What will drive differentiation across Android platform providers?
The Android platform is an open platform, governed by the Open Handset Alliance (OHA). OHA has many members, and today it includes seven network operators and four handset manufacturers.
While the platform itself should be consistent across vendors/providers, thank God, I wonder what will be the differentiation challenges that handset manufacturers and network providers will face?
The handsets will all be capable of (from the S/W perspective) the same things, so will differentiation come purely from hardware design, for example, better handset footprint, layout, screen sizes, better battery consumption?
Or perhaps differentiation will come from the cost of ownership, as in monthly cost for voice/data/text plans?
Maybe it is all the above.
But I think a big part of this battle be in the User Interface. While the concepts of workspaces, and how S/W and UI is designed and written will or should remain consistent across platforms/vendors, we will see a plethora of UI designs and information architecture/organization. Is this a good thing? In theory it is, as it will allow for better and neater UIs and related innovation. I’m not sure yet the impact on the development and testing of Android applications… Also, will that UI innovation and differentiation make it back to the open source tree? Not sure yet, but I will find out soon, but my guess today, probably not.
Access to content and integration with the Web, which is based on applications and services, should be another differentiator. Integration to Google services have proven to be a winner, but Google services probably will be available to all Android platform vendors, providing no differentiation across Android vendors.
So differentiation between Android vendors will be a challenge, a challenge the iPhone doesn’t have, as there is only one iPhone vendor (and platform, unless you go across classes of iPods).
ceo
Competition and multiple markets breeds improvement.
This a lesson Mac didnt learn from the 80s/90s in the PC wars.
,Michael Martin
http://www.googleandblog.com/
I think it would come down to hardware. You would see the mobile device market begin to mimic the desktop/laptop world with most manufacturers letting someone else worry about the software for the most part and focusing on getting the most capabilities for the lowest cost.

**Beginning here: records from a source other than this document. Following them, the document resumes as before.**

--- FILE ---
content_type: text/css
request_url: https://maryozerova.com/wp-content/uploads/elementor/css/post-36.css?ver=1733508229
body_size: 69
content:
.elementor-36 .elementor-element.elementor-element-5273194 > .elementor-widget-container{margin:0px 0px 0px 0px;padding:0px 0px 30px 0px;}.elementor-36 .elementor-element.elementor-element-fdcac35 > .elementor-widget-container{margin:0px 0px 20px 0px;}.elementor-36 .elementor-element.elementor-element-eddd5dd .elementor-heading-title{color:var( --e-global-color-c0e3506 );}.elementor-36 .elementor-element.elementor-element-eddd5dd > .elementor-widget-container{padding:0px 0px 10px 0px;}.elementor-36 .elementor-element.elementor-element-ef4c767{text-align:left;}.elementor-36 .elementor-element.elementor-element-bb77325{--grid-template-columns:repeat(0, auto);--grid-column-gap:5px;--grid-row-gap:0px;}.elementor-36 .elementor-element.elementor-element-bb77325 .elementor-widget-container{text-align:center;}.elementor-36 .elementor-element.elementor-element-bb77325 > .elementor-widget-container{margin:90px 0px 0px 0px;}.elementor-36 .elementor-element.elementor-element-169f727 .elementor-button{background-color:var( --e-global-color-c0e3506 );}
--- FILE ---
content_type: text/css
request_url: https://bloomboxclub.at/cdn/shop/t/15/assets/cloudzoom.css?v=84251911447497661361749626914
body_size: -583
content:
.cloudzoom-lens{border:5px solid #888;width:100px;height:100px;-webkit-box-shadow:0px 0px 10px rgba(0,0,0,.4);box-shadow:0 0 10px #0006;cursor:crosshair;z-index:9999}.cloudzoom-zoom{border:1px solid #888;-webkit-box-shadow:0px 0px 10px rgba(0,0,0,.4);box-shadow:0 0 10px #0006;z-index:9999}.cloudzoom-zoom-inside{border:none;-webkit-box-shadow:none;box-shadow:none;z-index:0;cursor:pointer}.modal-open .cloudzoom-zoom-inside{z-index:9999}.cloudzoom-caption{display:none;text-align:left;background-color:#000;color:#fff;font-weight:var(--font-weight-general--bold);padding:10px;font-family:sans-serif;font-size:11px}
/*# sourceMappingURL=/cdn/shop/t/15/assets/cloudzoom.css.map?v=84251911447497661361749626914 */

And like the regular desktop/laptop market you wouldn’t have a uniformity. The Success of Android does not necessarily translate into the extinction of the iPhone; it could be that Apple’s closed model is more successful in the mobile market than it has been in the computer one.
The iPhone also has the advantage that web developers attempting to make their sites accessible to Android will also be helping iPhone users, because (as I understand it) both are based on the same rendering engine, WebKits.